While it's great these are getting preserved before being completely lost, it's a shame they only input a fraction of effort into, what could have been, a great product. Too many publishers are lagging behind in the e-world and technology. PDF is ok for a few things, but since most files tend to be huge, it's outdated. Adobe needs to step ahead of the curve, drop Flash and re-vamp Acrobat. Publishers need to create apps and files that are usable by multiple devices and not target just one device and group of customers. Adobe has long fallen behind in technology leadership and gone down the path of other software companies … greed. We don't need new software every year to shell out money, not unless it's ahead of the curve, flexible, multi-platform and user friendly. Keep poking Adobe and either they'll respond or another company will surpass them, as is the way of the computing world.


----------



## helluvawreck

Thanks for the info because I have considered ordering one for myself.


----------



## 12ftguru

I suspect that unlike Popular Woodworking and Fine Woodworking, nobody at AW is very technically savvy. This tends to lead to the hiring of "consultants" and other acts of self-mutilation.


----------



## reggiek

Sad to hear. With all the exciting developments of new technologies, you would think they could at least get a simple text and picture (with database search index) right. I have the FWW compilation and use it all the time with great success - it is one of my favorite reference DVD's. Hopefully, PW will get it together on the next one? Thanks for a great review and for the heads up.


----------



## llwynog

Thanks a lot for the review. Glad I learned this beforehand.


----------



## 12ftguru

Tried that. The vendor said they had no complaints from other buyers, but they would pass on "my concerns."


----------



## ChunkyC

I would talk to AW directly and forgo the middle man. Maybe they could get your money back.

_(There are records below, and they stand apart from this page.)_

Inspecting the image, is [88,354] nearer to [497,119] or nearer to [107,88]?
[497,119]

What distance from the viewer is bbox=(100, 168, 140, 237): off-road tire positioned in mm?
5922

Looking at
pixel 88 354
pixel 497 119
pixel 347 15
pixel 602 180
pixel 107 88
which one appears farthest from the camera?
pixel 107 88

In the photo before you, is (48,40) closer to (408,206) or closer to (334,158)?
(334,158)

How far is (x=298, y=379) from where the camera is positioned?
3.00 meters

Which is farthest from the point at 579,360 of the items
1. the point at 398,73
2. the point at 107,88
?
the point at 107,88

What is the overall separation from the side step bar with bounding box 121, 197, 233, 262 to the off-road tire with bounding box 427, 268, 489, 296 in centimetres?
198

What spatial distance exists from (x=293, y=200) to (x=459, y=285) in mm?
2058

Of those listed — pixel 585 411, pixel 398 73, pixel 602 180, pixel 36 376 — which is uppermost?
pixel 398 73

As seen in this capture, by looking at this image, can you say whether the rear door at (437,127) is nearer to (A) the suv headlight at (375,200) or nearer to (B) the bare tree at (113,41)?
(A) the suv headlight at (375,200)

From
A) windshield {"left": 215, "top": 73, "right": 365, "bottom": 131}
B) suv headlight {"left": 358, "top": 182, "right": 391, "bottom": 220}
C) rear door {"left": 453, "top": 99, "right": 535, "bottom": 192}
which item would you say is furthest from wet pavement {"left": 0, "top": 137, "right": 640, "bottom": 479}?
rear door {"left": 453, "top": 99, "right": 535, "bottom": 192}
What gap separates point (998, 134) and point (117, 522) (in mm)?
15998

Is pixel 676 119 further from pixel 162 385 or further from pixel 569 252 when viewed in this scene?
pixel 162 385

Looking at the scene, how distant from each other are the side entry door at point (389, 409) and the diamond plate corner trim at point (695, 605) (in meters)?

This is to bad. I was looking forward to getting the DVD in the future but I'll take a pass.

Flash. YUK! What morons…


----------



## mrg

12ftguru,

Thanks for the review. I design interactive pdfs for a living. The problem is most companies do not know the technologies that are out their or a still 2-3 versions behind. PDF is a great way to publish documents provided that they are set up properly. Adobe has a platform called Livecycle ES2 which is being revamped and relaunched as ADEP which is a powerhouse of an enterprise suite for web and digital media. It is going to take some time for the publishers to catch up and get on board.

FWW has an apology in the electronic mag section for the iPad and some other e-readers do to the fact that the vendor they are using for the conversions have not kept up with the technology and are working on getting everything squared away.


----------



## Tomas

I know you were looking to something interesting and useful - I am sorry you had to waste your money but thank you for saving our dollars - at least you did a good deed by warning us all.

I have a related beef with popular woodworking - their illustrations are horrible - unllike fine woodworking where I can figure how things are dimensioned, put together, joined, oriented, etc - not with the grade school quality of PW illustrations - this is the only reason I will not subscribe to PW - once they improve I am willing to give it a second thought.


----------



## JonathanG

Unfortunately, I'm in the boat with you. I ordered this about a week ago and it showed up on my doorstep earlier this week.

I have not had a chance to look at it yet, but it sounds like it's going to be a headache. I'll try to look at it over the weekend or early next week. If it's as bad as you've described, I'll be lodging a complaint with Peachtree, which is who I ordered it from. Is that where you purchased your copy?


----------



## 12ftguru

Yep. I ordered it from Peachtree. I had no luck with them, but I will email AW directly before sending this off to ebay.


----------